-- Problem details --
What is needed is a word-for-word copy of all the entries, minus the pictures.

-- Data shown --
· · · ·

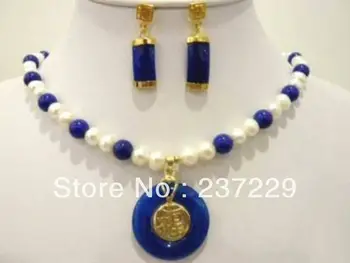 

Wholesale price Fast shipping + aBeautiful! blue stone AA Natural pearl necklace earring set hot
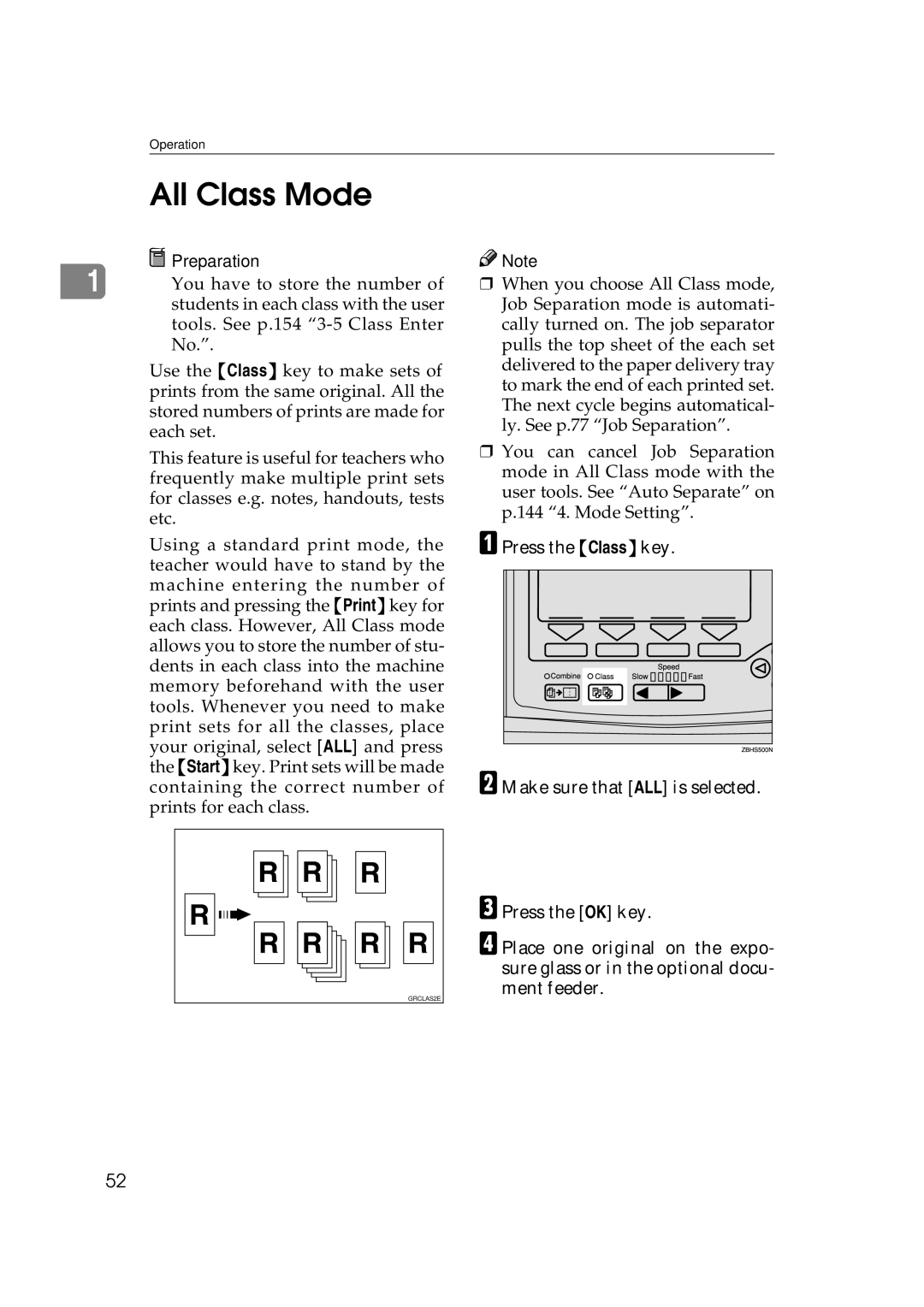 Savin 3360DNP operating instructions All Class Mode 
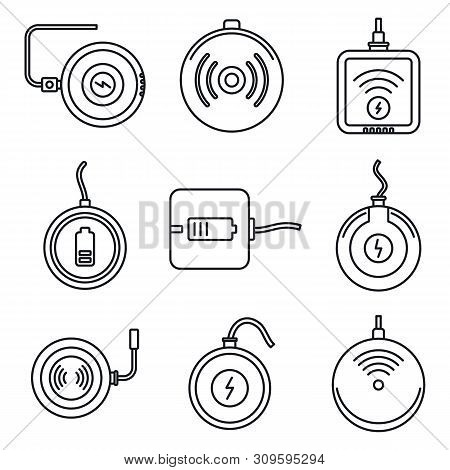 Wireless Charging Icons Set. Outline Set Of Wireless Charging Vector Icons For Web Design Isolated O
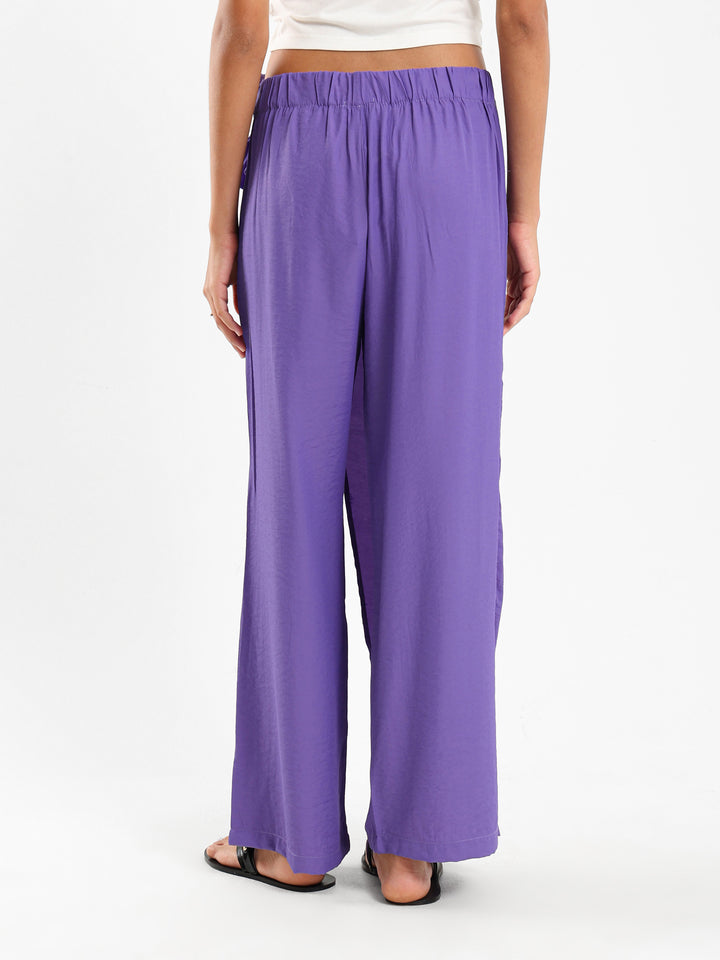 Front Overlap Wide-Leg Pants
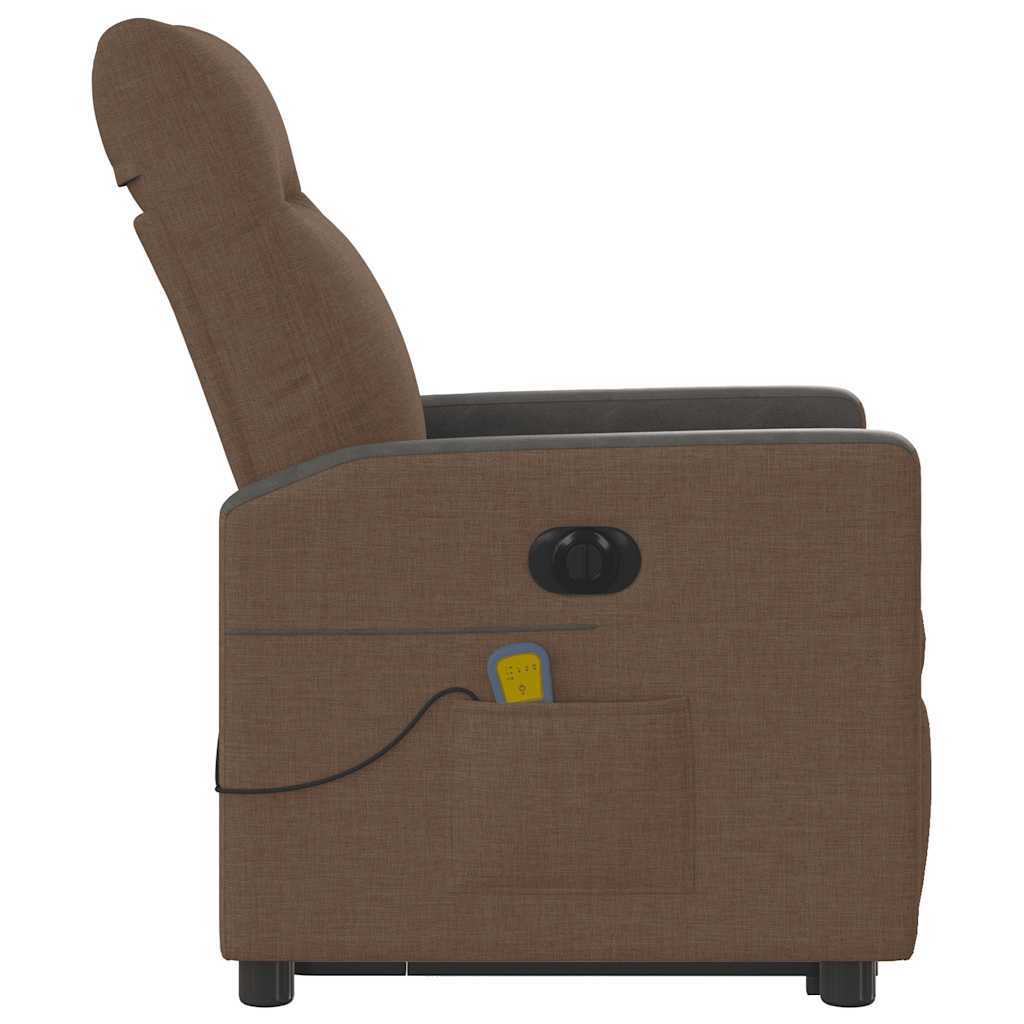 Fotoliu electric de masaj rabatabil cu ridicare, maro, textil GartenMobel Dekor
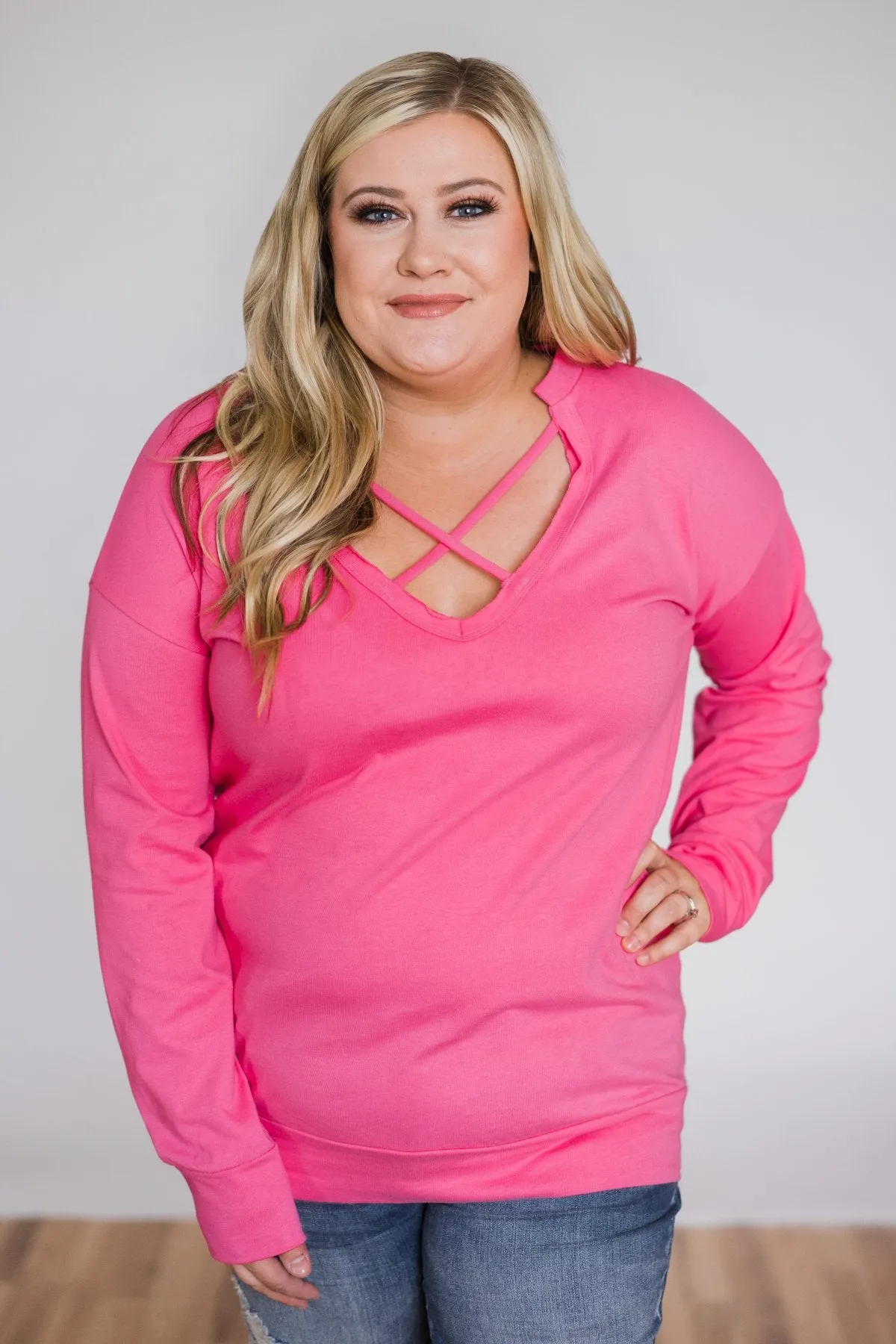 Color Pop Sweatshirt- Bright Pink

· · · ·

-- Exercise answer --
Wholesale price Fast shipping + aBeautiful! blue stone AA Natural pearl necklace earring set hot
 Savin 3360DNP operating instructions All Class Mode 
 Wireless Charging Icons Set. Outline Set Of Wireless Charging Vector Icons For Web Design Isolated O
 Front Overlap Wide-Leg Pants
 Fotoliu electric de masaj rabatabil cu ridicare, maro, textil GartenMobel Dekor
 Color Pop Sweatshirt- Bright Pink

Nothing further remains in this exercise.